The passage last week of the Republican budget bill they insist on calling the “One Big Beautiful Bill Act” while public opinion polls say it should be called something more profane has created a huge electoral liability for that party going into the 2026 midterms. The question is not whether but how much damage Republicans inflicted upon themselves, with pre-OBBB forecasts already showing Republicans vulnerable to the loss of dozens of House seats. As Politico’s Elena Schneider reports, Democrats are getting ready to unleash hell on swingable Republican districts over this vote, and looking ambitiously at the 2026 map:
The bill that passed Thursday has already triggered a spike in candidate interest deep into Trump territory, House Majority PAC said. Separately, Democrats are digging into a round of candidate recruitment targeting a half-dozen House districts Trump won by high single or double digits, according to a person directly familiar with the Democratic Congressional Campaign Committee’s plan and granted anonymity to describe private conversations. They’re recruiting Democrats to challenge Reps. Ann Wagner of Missouri, Maria Elvira Salazar of Florida, Andy Ogles of Tennessee, Kevin Kiley of California, Nick LaLota of New York and Jeff Crank of Colorado.
“There’s almost nothing about this bill that I’m going [to] have a hard time explaining to the district,” said Rep. Jared Golden (D-Maine), who represents a district Trump won by 9 points. “This is a giant tax giveaway to wealthy people. Everyone fucking knows it.”
In 2024, now-Rep. Jeff Crank easily defeated youthful challenger River Gassen. Democrats historically hit a ceiling around 40% in this district against its former longtime GOP Rep. Doug Lamborn, so if Democrats see a wave in 2026 big enough to put this seat in danger they will already be well on the way to a historic election night. After Rep. Gabe Evans, who represents Colorado’s most competitive congressional district and is universally considered the most vulnerable Republican in the state if not the whole country next year, the next most endangered Republican after the passage of this unpopular budget in Colorado is Rep. Jeff Hurd of Grand Junction. Defending the seat after Lauren Boebert fled the district for safer Eastern Plains pastures, Hurd won the race for Republicans by a better margin than Boebert’s 2022 squeaker, but not by quite enough to cover the Cook PVI estimate for the district. Meaning that, like Boebert, Hurd underperformed.

And in Hurd’s case, it’s not just the vote he cast to pass the Senate’s even harsher budget plan, but what he said before his vote that screws him with voters in his district sensitive to the cuts in the bill. A week before his vote to pass the Senate budget bill unchanged, Hurd joined several other Republicans in a letter warning they would not support the Senate’s Medicaid cuts. At that time, Hurd sounded unequivocal about standing firm against the Senate’s even steeper cuts, even though he had already crushed the hopes of constituents with his first vote to pass the House version:
Protecting Medicaid is essential for the vulnerable communities we were elected to represent.
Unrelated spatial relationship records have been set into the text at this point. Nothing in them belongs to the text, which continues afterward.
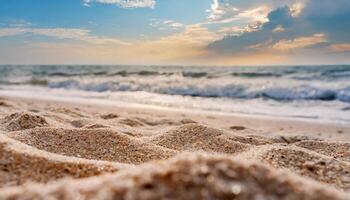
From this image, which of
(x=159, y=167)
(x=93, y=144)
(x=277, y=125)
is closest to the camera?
(x=159, y=167)

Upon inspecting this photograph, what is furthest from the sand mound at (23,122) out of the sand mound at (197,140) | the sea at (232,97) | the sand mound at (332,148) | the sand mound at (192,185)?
the sea at (232,97)

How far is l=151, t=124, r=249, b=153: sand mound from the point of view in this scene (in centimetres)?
381

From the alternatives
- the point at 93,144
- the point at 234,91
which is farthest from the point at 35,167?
the point at 234,91

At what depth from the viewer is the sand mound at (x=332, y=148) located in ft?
11.9

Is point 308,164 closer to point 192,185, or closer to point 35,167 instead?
point 192,185

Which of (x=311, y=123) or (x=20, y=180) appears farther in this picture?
(x=311, y=123)

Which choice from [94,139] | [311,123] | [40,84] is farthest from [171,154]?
[40,84]

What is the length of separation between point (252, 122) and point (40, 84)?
15626mm

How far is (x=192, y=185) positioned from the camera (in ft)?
4.26

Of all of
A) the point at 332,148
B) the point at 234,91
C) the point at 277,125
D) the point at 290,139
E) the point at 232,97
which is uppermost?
the point at 332,148

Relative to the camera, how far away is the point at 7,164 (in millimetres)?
2025

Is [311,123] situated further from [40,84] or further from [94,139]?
[40,84]

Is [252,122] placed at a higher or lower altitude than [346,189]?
lower

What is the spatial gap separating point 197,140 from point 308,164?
151cm
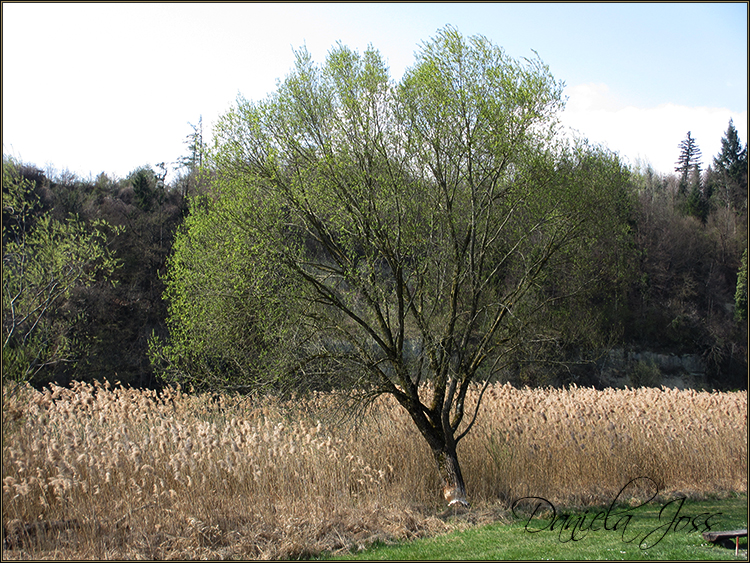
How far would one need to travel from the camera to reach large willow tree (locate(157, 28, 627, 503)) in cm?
772

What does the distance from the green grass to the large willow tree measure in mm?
1311

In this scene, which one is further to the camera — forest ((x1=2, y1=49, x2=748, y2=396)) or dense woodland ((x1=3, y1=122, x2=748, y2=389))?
dense woodland ((x1=3, y1=122, x2=748, y2=389))

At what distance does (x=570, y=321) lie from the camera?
20.1 m

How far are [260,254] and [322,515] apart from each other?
342cm

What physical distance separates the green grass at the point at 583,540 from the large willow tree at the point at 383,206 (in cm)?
131

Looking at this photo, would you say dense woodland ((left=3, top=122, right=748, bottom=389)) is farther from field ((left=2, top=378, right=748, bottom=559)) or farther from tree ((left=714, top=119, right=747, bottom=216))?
field ((left=2, top=378, right=748, bottom=559))

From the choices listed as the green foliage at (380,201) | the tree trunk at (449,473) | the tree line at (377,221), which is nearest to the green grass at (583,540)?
the tree trunk at (449,473)

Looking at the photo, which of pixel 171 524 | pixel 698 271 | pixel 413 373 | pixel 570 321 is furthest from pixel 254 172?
pixel 698 271

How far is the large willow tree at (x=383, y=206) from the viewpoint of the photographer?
25.3ft

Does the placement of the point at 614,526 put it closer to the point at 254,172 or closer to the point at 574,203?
the point at 574,203

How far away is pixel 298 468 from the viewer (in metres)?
7.46
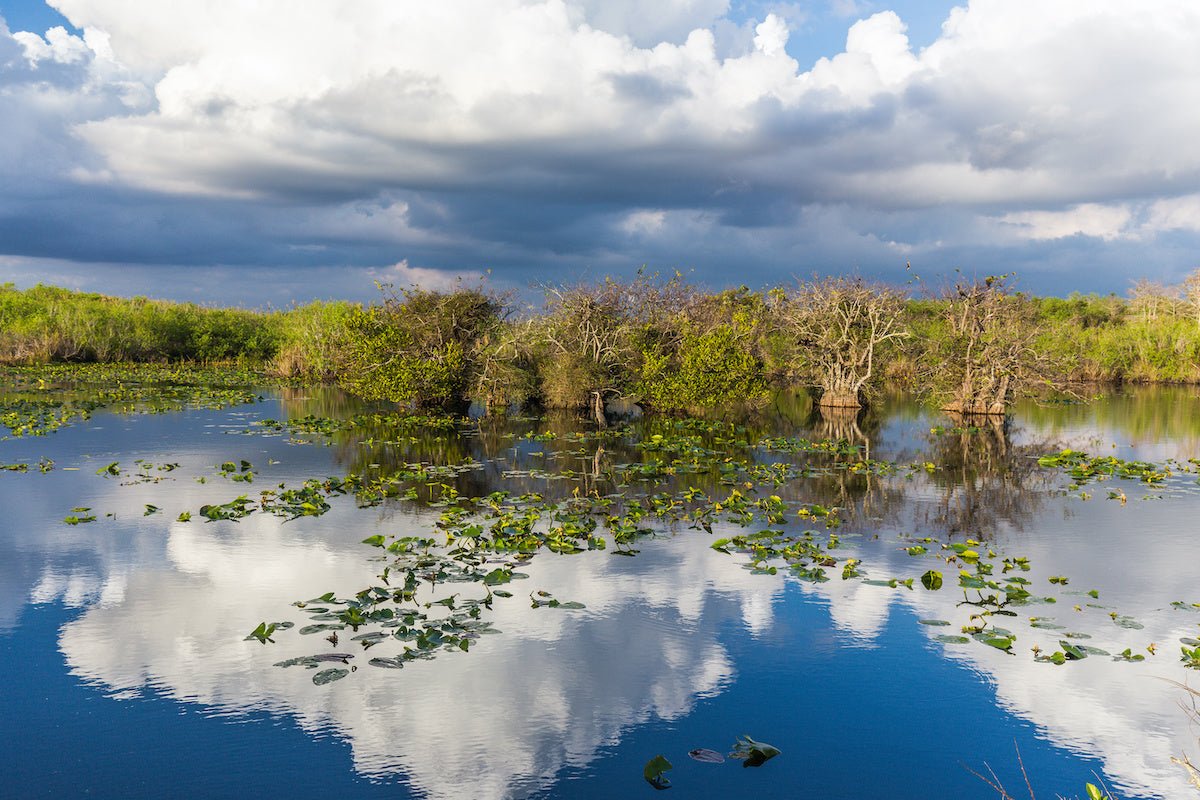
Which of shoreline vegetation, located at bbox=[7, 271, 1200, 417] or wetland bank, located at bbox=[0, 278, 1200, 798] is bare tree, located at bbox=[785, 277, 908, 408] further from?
wetland bank, located at bbox=[0, 278, 1200, 798]

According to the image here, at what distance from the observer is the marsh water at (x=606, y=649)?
7719mm

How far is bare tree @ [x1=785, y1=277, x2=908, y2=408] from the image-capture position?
40656 mm

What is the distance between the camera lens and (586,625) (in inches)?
437

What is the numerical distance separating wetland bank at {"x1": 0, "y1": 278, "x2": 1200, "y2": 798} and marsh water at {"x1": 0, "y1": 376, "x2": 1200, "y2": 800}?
0.15ft

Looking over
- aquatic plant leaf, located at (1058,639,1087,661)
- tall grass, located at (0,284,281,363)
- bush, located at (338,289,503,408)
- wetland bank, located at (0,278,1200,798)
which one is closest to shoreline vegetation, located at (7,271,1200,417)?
bush, located at (338,289,503,408)

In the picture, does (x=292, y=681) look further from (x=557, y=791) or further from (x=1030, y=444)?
(x=1030, y=444)

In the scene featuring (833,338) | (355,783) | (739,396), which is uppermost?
(833,338)

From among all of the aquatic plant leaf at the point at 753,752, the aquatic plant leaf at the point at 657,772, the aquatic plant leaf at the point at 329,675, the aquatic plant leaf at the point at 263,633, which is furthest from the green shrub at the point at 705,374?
the aquatic plant leaf at the point at 657,772

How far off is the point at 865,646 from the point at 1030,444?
77.7 ft

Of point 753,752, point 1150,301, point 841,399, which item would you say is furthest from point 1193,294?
point 753,752

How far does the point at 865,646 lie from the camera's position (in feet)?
34.9

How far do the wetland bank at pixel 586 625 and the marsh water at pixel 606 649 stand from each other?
1.8 inches

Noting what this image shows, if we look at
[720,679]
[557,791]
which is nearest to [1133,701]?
[720,679]

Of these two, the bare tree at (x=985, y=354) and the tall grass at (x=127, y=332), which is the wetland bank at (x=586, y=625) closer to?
the bare tree at (x=985, y=354)
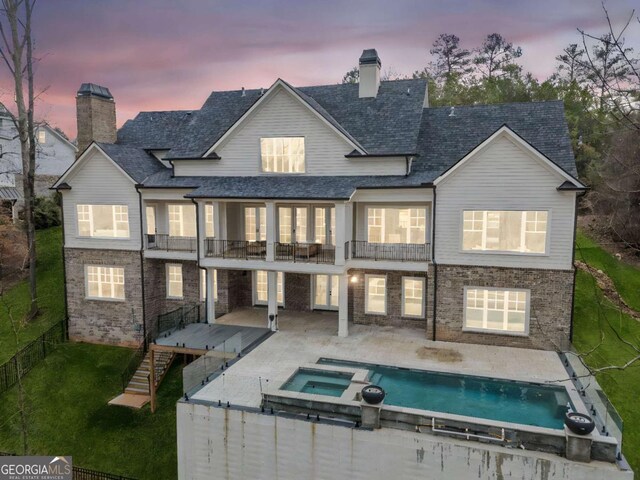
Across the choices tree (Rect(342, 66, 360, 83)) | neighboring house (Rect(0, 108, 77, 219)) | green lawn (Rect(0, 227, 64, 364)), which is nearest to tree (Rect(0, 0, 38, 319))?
green lawn (Rect(0, 227, 64, 364))

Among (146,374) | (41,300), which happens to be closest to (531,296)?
(146,374)

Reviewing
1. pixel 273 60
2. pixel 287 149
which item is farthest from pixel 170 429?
pixel 273 60

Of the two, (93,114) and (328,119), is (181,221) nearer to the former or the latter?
(93,114)

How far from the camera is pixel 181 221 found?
22375mm

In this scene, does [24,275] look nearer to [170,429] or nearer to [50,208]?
[50,208]

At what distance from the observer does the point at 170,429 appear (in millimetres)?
16453

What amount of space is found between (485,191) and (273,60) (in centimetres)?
1837

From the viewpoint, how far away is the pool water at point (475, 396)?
1239 cm

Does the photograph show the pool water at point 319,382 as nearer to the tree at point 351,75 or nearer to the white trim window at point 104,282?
the white trim window at point 104,282

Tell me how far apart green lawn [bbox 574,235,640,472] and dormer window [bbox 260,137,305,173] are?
12404 mm

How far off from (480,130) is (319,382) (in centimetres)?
1319

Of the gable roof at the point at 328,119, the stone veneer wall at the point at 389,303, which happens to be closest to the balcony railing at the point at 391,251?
the stone veneer wall at the point at 389,303

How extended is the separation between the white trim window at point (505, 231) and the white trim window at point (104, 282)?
15.5 metres

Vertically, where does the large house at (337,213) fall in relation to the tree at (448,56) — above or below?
below
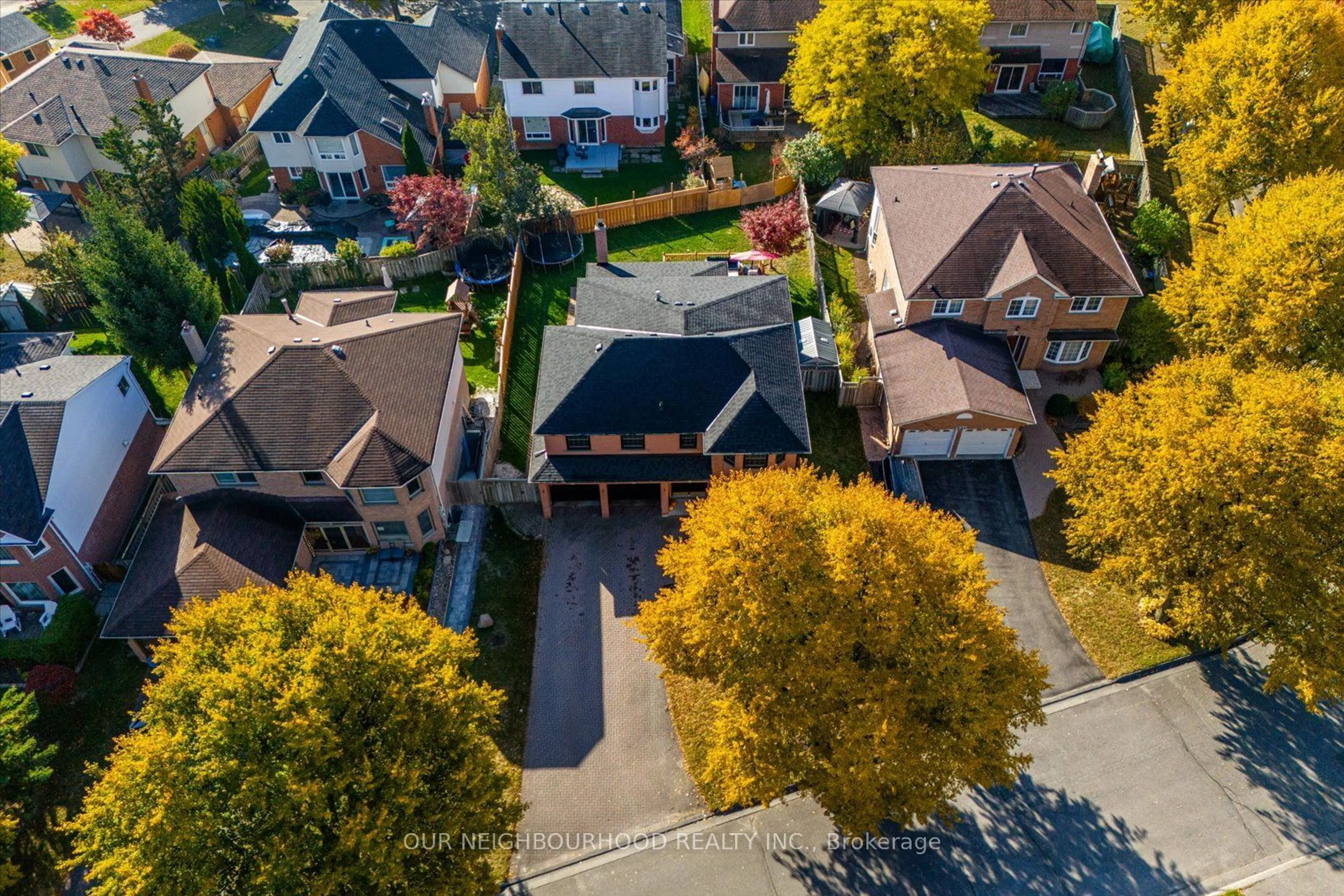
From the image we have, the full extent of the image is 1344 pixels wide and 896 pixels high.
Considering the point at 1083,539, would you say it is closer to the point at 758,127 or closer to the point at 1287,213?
the point at 1287,213

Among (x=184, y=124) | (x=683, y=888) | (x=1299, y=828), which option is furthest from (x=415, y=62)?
(x=1299, y=828)

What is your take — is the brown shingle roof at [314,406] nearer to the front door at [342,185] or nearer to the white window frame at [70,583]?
the white window frame at [70,583]

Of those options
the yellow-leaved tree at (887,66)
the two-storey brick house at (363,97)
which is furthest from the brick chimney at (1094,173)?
the two-storey brick house at (363,97)

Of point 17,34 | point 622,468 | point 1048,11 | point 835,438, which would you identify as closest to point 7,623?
point 622,468

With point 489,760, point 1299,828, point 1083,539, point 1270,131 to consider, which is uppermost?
point 1270,131

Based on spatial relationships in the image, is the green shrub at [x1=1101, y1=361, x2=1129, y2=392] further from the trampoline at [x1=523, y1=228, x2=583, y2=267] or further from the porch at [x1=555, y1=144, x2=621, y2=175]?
the porch at [x1=555, y1=144, x2=621, y2=175]

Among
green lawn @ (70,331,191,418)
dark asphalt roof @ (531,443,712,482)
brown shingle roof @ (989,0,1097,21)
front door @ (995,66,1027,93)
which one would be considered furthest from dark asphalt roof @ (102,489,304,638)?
front door @ (995,66,1027,93)
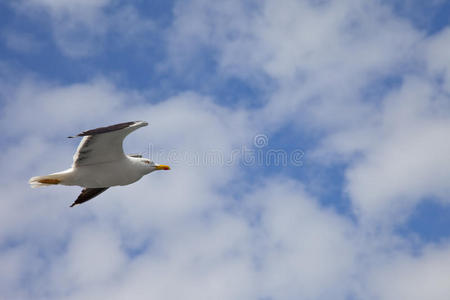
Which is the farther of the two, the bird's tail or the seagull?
the bird's tail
Therefore, we cannot support a final bill that threatens access to coverage or jeopardizes the stability of our hospitals and providers. [Pols emphasis]
After the Senate bill passed, Hurd said again that it would require “significant changes” in order to pass back out of the House:
Hurd, in a statement shared through his spokesperson on Tuesday, said the bill “is going to require significant changes in order to pass.”
“I look forward to working with leadership and my colleagues to pass a bill consistent with the promises we made on the campaign trail,” Hurd said.
But in the end, none of that mattered. Hurd voted to pass the bill he said he would not vote to pass without the “significant changes” he demanded and were never made. As readers know, Evans also sent his own “CYA” letter asking for the Senate to undo renewable energy tax credit cuts he had voted for in the House version. Instead, the Senate made the renewable energy cuts even worse–and Evans voted for them anyway.
But as far as we know, Evans never threatened to withhold support for the final bill. That was Jeff Hurd.
Gabe Evans only needed a small mistake to end his career at one term, and his unswerving support for this bill despite the evident harm certainly qualifies. Jeff Hurd needed a bigger mistake, and his abandoned pledge to stand up against the bill could supply the extra outrage needed to put a challenger over the top against Hurd in the midterms.
In both cases, though both men took somewhat different paths to ruin, their second greatest enemy is themselves.
The greatest enemy, though they can never admit it, is the man whose coattails they rode to Congress.